Windjammer Days in Boothbay, Maine

Festivals, On the Road, Traditions, Travel Destinations
on June 1, 2008

The Heritage, a 95-foot-long coastal schooner, sails majestically into Boothbay Harbor, Maine (pop. 2,334), as thousands of spectators line the docks and shoreline. The elegant ship “the first of four large sailing vessels known as windjammers “slices through the water with its sails taut and flags fluttering. The awe-inspiring nautical display is the Parade of Sail, a highlight of Windjammer Days, an annual two-day festival the last week of June.

“The festival celebrates our rich maritime history, especially in boatbuilding,” says Sarah Seepe, who serves as the festival’s co-director along with her husband, Bill.

Boothbay Harbor’s shipbuilding heritage dates back more than 200 years when local residents traded lumber and fish for spices and rum from the West Indies.
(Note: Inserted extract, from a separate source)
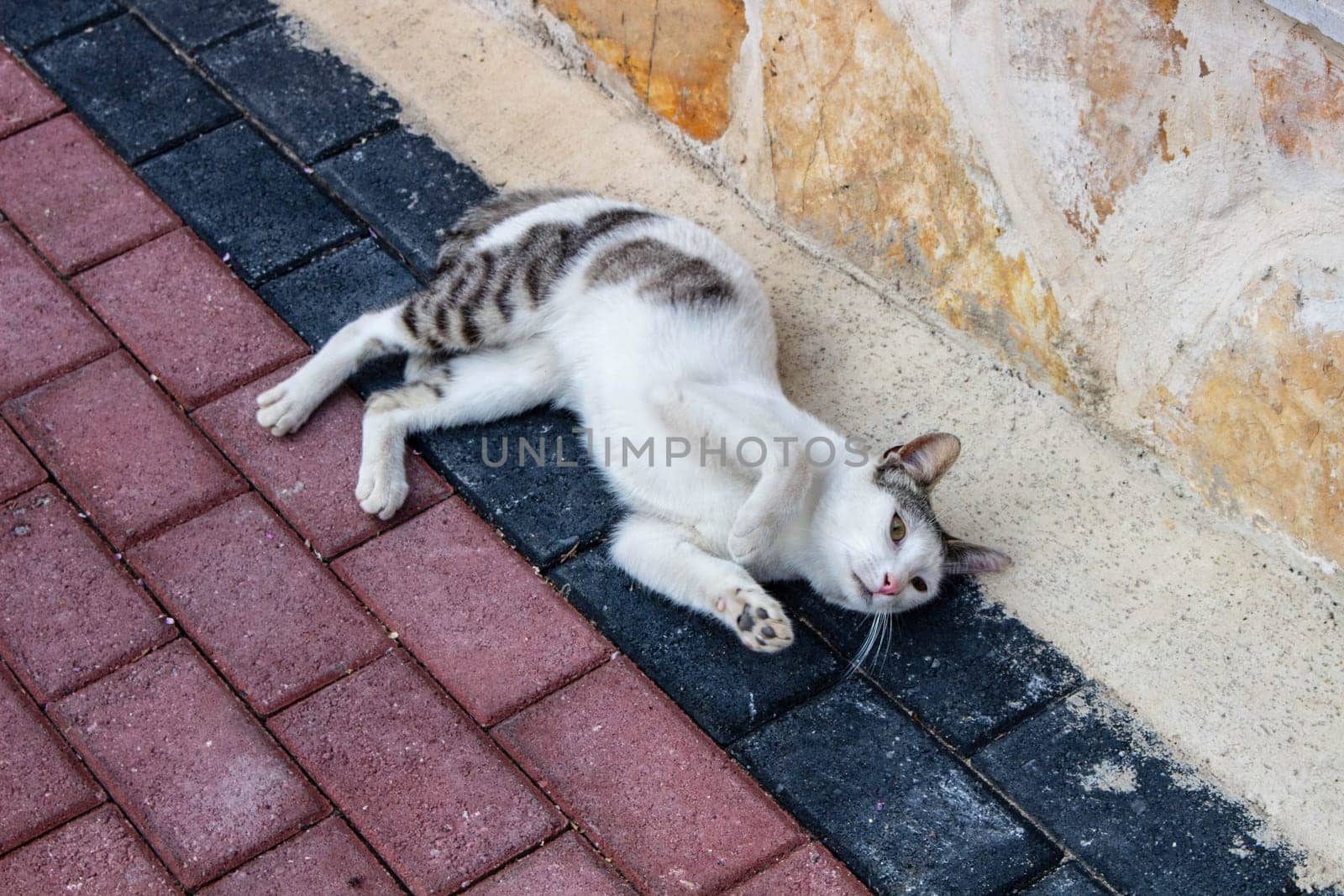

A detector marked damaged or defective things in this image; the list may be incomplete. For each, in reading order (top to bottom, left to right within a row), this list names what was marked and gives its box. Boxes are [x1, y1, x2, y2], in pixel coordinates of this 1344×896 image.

The brisk trade gave rise to regional boatyards and a growing need for large cargo ships. Although no one knows for sure, local historians estimate that 5,000 boats have been built in the region during the last two centuries, with hundreds of those being windjammers.

Today, rather than transporting cargo, the grand windjammers carry passengers on multi-day tours of the Maine coast. Many of the ships take part in Windjammer Days, a popular event for visiting ship captains and their customers as well as lifelong residents of the maritime town.

“If you look at pictures from the late 1800s, the harbor was full of these boats,” says Jim Jones, 53, a second-generation Boothbay Harbor boatbuilder. “It’s great to have them back.”

Jones works at the Boothbay Harbor Shipyard, which was founded in 1869 as the Townsend Marine Railway. “The popularity of Windjammer Days shows there’s still a lot of interest in these boats,” he says.

The idea for the festival was born in 1962 when local sea captain David Dash noticed the attention that three schooners, waiting out the ocean fog in the harbor, were generating. A year later, Dash arranged to have five windjammers on hand, and Windjammer Days was born.

And while the festival highlights the town’s boatbuilding history, it also celebrates the present. “Boatbuilding is still very important to the area,” says Seepe, noting that the area is home to 10 shipyards. “In fact, visitors to the festival can tour a real working shipyard,” she adds.

Over the last decade, the Boothbay Harbor Shipyard, one of two shipyards that offer public tours, has built some 14 boats and restored eight others. In 2006, the shipyard, which specializes in wooden boat construction, was commissioned to build a replica of the Discovery for the 400th anniversary of the founding of Jamestown, Va. Last year, the company finished a 14-month restoration of the HMS Bounty, originally built for the 1962 film Mutiny on the Bounty.

“I’ve never worked on anything that big before,” says Jones of the 180-foot-long Bounty.

In addition to the windjammers, the festival features a number of other attractions, including a large crafts fair, a fireworks display over the harbor, tours of a U.S. Coast Guard station and a street parade.

The street parade almost rivals the turnout for the windjammers, according to Laura Honey, 74, manager of the Fisherman’s Wharf Inn. “People line the streets,” says Honey, who served as grand marshal of last year’s parade. “It’s like the whole town turns out to see the homemade floats.”
Still, Windjammer Days, scheduled June 24-25, is a sailing celebration, and for Lois Bergkamp, 76, of Hudson, N.H. (pop. 24,568), the Parade of Sail keeps her coming back.

“Watching the windjammers with their large masts, it’s wonderful,” says Bergkamp, who, along with her husband, George, 84, has attended the festival for 12 years. “It’s like a picture of the way ships used to be.”